◆ **TASK PROMPT**
Print every one of the rows below word for word, without changing anything.

Stored data:
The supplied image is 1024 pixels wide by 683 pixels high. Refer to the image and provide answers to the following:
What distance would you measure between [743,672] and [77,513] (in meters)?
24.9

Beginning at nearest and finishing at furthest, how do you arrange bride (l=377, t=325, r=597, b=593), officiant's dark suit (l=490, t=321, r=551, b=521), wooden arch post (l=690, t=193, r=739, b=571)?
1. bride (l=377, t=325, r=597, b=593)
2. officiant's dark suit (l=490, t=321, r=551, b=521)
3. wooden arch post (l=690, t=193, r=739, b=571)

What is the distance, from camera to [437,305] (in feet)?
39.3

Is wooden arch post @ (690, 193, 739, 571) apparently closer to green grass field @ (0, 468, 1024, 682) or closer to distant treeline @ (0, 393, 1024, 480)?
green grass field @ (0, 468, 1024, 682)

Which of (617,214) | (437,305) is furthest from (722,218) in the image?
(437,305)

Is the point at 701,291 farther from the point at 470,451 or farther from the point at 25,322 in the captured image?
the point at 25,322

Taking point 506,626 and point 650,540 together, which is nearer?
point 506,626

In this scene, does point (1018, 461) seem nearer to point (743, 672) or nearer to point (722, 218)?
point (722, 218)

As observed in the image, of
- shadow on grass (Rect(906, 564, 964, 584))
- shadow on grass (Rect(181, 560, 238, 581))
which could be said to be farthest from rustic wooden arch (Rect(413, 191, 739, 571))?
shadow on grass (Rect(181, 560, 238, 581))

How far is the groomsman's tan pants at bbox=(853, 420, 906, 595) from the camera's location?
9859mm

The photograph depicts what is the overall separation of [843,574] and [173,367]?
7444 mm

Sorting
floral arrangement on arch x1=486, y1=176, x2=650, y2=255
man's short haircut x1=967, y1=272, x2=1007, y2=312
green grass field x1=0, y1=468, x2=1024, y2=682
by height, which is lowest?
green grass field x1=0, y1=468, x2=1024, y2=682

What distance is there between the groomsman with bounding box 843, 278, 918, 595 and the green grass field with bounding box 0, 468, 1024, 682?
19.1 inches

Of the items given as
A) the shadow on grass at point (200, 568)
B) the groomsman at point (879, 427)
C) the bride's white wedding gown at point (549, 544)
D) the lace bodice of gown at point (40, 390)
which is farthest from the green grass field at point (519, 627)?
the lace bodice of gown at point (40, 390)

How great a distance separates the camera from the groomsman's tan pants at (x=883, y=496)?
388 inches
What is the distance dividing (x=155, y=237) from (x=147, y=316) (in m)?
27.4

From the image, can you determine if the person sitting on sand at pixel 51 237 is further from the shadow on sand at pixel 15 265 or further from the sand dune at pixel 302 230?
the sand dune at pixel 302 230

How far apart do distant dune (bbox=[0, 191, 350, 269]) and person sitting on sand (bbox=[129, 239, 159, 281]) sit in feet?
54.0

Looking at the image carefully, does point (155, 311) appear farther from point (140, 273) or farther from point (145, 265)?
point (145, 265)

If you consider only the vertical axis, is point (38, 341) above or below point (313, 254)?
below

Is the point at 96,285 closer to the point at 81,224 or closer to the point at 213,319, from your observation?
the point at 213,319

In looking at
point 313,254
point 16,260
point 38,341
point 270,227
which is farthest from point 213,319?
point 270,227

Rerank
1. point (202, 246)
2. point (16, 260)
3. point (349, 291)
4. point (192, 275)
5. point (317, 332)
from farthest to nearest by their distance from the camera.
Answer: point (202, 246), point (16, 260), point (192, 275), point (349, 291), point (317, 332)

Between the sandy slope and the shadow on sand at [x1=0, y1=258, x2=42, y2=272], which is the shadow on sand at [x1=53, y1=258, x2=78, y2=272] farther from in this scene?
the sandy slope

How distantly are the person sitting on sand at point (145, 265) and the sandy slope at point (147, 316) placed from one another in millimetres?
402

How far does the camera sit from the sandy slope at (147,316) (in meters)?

◆ **FULL OUTPUT**
The supplied image is 1024 pixels wide by 683 pixels high. Refer to the image and provide answers to the following:
What distance would you measure between [743,672] and [77,513] (in meters)?
24.9

Beginning at nearest and finishing at furthest, how do you arrange bride (l=377, t=325, r=597, b=593), officiant's dark suit (l=490, t=321, r=551, b=521), wooden arch post (l=690, t=193, r=739, b=571)?
1. bride (l=377, t=325, r=597, b=593)
2. officiant's dark suit (l=490, t=321, r=551, b=521)
3. wooden arch post (l=690, t=193, r=739, b=571)

What is the distance, from camera to [437,305] (in feet)?
39.3

Is wooden arch post @ (690, 193, 739, 571) apparently closer to green grass field @ (0, 468, 1024, 682) or closer to distant treeline @ (0, 393, 1024, 480)?
green grass field @ (0, 468, 1024, 682)

Which of (617,214) | (437,305) is furthest from (722,218) in the image?
(437,305)

Is the point at 701,291 farther from the point at 470,451 or farther from the point at 25,322 in the captured image?
the point at 25,322

Taking point 506,626 and point 650,540 together, which is nearer?
point 506,626

In this scene, does point (1018, 461) seem nearer to point (743, 672) or nearer to point (722, 218)?
point (722, 218)

As observed in the image, of
- shadow on grass (Rect(906, 564, 964, 584))
- shadow on grass (Rect(181, 560, 238, 581))
which could be said to be farthest from rustic wooden arch (Rect(413, 191, 739, 571))?
shadow on grass (Rect(181, 560, 238, 581))

How far is the groomsman's tan pants at bbox=(853, 420, 906, 595) from the camera's location?
9859mm

The photograph depicts what is the overall separation of [843,574] and [173,367]?
7444 mm

Sorting
floral arrangement on arch x1=486, y1=176, x2=650, y2=255
man's short haircut x1=967, y1=272, x2=1007, y2=312
green grass field x1=0, y1=468, x2=1024, y2=682
by height, which is lowest?
green grass field x1=0, y1=468, x2=1024, y2=682

What distance is there between the groomsman with bounding box 843, 278, 918, 595 and the green grass field with bounding box 0, 468, 1024, 682?
19.1 inches

Of the items given as
A) the shadow on grass at point (200, 568)
B) the groomsman at point (879, 427)
C) the bride's white wedding gown at point (549, 544)
D) the lace bodice of gown at point (40, 390)
which is farthest from the green grass field at point (519, 627)?
the lace bodice of gown at point (40, 390)

How great a distance separates the camera from the groomsman's tan pants at (x=883, y=496)?
388 inches
What is the distance dividing (x=155, y=237) from (x=147, y=316) (in m)?
27.4

From the image, can you determine if the person sitting on sand at pixel 51 237 is further from the shadow on sand at pixel 15 265 or further from the sand dune at pixel 302 230?
the sand dune at pixel 302 230

How far apart do distant dune (bbox=[0, 191, 350, 269]) and person sitting on sand (bbox=[129, 239, 159, 281]) sit in feet?
54.0

Looking at the image carefully, does point (155, 311) appear farther from point (140, 273) or farther from point (145, 265)?
point (145, 265)

If you consider only the vertical axis, is point (38, 341) above or below point (313, 254)?
below

Is the point at 96,285 closer to the point at 81,224 or closer to the point at 213,319, from your observation?
the point at 213,319

In looking at
point 313,254
point 16,260
point 38,341
point 270,227
which is farthest from point 213,319?
point 270,227

Rerank
1. point (202, 246)
2. point (16, 260)
3. point (349, 291)
4. point (192, 275)
5. point (317, 332)
from farthest to nearest by their distance from the camera.
Answer: point (202, 246), point (16, 260), point (192, 275), point (349, 291), point (317, 332)

Between the sandy slope and the shadow on sand at [x1=0, y1=258, x2=42, y2=272], which is the shadow on sand at [x1=53, y1=258, x2=78, y2=272] farther from in this scene?
the sandy slope

How distantly are the person sitting on sand at point (145, 265) and the sandy slope at point (147, 316) placed from one another in millimetres?
402

How far does the camera sit from the sandy slope at (147,316) (in meters)?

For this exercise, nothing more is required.